#### Extrait du document

La troisième conférence, de CONVERSER s'est donné pour mission d'explorer le thème "Fédérer ses parties prenantes externes sur ses enjeux RSE".
Odile Bastère, Directrice RSE et Innovation chez la Société de la Tour Eiffel, Thomas Parouty, Fondateur de l'Agence MIEUX et Anthony Mollé, CEO de Civitime partagent leur expérience pour comprendre comment tisser des liens solides avec ses clients, fournisseurs et autres partenaires dans sa démarche RSE.
Odile Bastère :
"Ce schéma des parties prenantes est une des figures de notre déclaration de performance Extra-financière. C'est un exercice auquel on s'est livré il y a déjà quelques années, qu'on réitère régulièrement.
L'idée, c'est effectivement de déterminer quelles sont toutes les entités différentes qui ont un rapport avec l'entreprise et l'activité de l'entreprise, de les cartographier en termes de proximité et de les classifier par catégorie. Plus on se rapproche du centre et plus le lien est fort.
Donc il y a bien sûr les parties prenantes internes, mais ce n'est pas tellement le sujet du jour. On va plutôt se regarder les parties prenantes externes avec les institutions, les collectivités et les territoires qui sont des parties prenantes un peu particulières, ensuite il y a toutes les parties prenantes qui ont un impact et une relation avec la finance. Donc ça peut être des concurrents, des analystes, des investisseurs, mais plus particulièrement nos actionnaires et bien sûr, et nos administrateurs. Et puis surtout, il y a nos clients, alors nous sommes dans l'immobilier, dans les clients sont nos locataires.
Ensuite, il y a toute tout l'écosystème des partenaires, des fournisseurs et des prestataires, tous ceux qui contribuent à l'activité économique, sociale et sociétale de l'entreprise. Donc il y a des fournisseurs de premier rang qui sont des prestataires avec lesquels nous avons des relations contractuelles, avec lesquels nous allons tâcher également de créer un lien particulier sur les sujets RSE.
Une fois qu'on a schématisé tout ça, on va sur le terrain pour interviewer ses parties prenantes pour leur demander, quelle est importance ils donnent aux sujets et aux enjeux de la RSE en tant qu'acteurs de l'immobilier. Au travers de leur réponse on peut construire cette deuxième cartographie qui identifie quels sont les sujets les plus les plus importants pour nos parties prenantes."
Odile Bastère :
"L'immobilier a été obligé d'être précurseur dans la mesure où c'est l'un des secteurs les plus gros émetteurs de gaz à effet de serre. Nos enjeux sont particuliers sur les déchets et sur la fabrication des matériaux, notamment le béton, le verre... qui demandent beaucoup d'énergie pour être fabriqué et la construction, représente à peu près 60 % de l'impact environnemental d'un bâtiment.
On s'est donc mis en marche très tôt, on a vécu un peu la traversée du désert pendant toutes ces années où on peut on parlait de RSE sans être réellement écoutés par les entreprises, nos investisseurs, nos locataires et nos prestataires. Et ce grand silence était un peu frustrant et nous a amenés à essayer de trouver des solutions pour embarquer justement nos parties prenantes. Il y a eu une crise sociale avec les gilets jaunes, puis une crise sanitaire avec la covid qui, comme beaucoup d'activités ont créé des difficultés. Les entreprises, les PME, TPE qui constituent nos clients avaient bien d'autres sujets prioritaires que les sujets RSE. Et en même temps, ces crises ont nettement déclenché quelque chose.

########
#### Matériel présenté

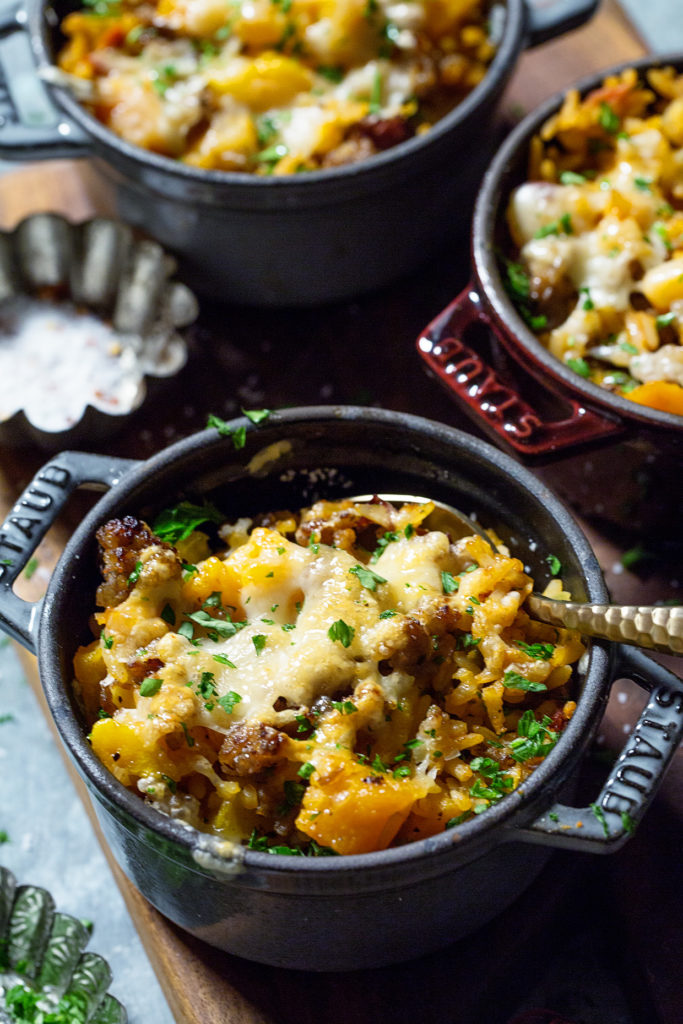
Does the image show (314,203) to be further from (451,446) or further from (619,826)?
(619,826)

########
#### Matériel présenté

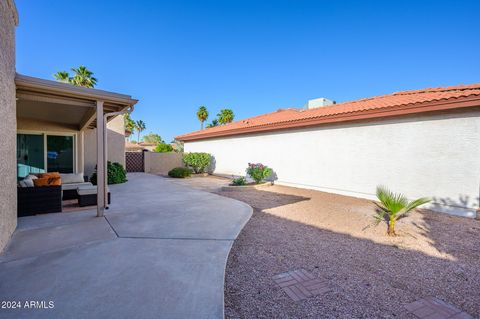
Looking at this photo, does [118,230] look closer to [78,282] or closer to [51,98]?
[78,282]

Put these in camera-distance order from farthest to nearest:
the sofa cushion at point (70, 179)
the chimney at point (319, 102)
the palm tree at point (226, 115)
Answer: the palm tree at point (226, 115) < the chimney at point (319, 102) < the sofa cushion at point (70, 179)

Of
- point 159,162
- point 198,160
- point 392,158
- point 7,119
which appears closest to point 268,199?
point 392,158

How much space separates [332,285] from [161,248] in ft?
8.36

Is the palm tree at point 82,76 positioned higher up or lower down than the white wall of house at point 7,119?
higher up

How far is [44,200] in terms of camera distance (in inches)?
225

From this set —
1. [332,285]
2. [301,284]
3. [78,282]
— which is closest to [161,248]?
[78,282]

########
#### Matériel présenté

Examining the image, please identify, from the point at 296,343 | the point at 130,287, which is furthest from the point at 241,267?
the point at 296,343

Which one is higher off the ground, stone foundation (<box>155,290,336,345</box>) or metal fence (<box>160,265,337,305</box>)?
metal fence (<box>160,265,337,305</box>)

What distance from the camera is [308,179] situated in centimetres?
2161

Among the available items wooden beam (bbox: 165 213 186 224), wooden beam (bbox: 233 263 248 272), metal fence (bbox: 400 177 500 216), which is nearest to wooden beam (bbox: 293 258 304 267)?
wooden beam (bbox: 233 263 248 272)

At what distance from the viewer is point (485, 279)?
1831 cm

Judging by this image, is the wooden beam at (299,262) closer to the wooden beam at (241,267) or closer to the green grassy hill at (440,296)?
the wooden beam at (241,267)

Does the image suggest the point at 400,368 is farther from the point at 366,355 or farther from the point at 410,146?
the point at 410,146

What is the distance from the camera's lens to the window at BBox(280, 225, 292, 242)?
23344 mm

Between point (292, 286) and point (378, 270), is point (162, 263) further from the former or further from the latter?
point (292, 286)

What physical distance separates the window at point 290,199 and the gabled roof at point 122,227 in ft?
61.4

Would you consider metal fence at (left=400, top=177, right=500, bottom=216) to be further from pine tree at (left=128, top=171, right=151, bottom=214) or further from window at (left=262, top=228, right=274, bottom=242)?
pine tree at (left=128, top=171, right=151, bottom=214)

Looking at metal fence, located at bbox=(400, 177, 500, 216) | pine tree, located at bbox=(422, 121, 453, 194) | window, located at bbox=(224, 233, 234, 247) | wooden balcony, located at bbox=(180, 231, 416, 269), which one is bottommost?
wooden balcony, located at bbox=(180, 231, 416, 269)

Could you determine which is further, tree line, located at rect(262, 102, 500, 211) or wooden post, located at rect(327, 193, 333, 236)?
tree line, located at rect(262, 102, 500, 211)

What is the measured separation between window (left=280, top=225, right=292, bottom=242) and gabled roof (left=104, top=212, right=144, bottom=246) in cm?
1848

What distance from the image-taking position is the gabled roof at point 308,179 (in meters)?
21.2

########

→ **Énoncé de la tâche**
D'après l'extrait du document, quelle part de l'impact environnemental d'un bâtiment la construction représente-t-elle ? Le matériel présenté n'est pas nécessaire pour répondre.

→ **Résultat attendu**
À peu près 60 %.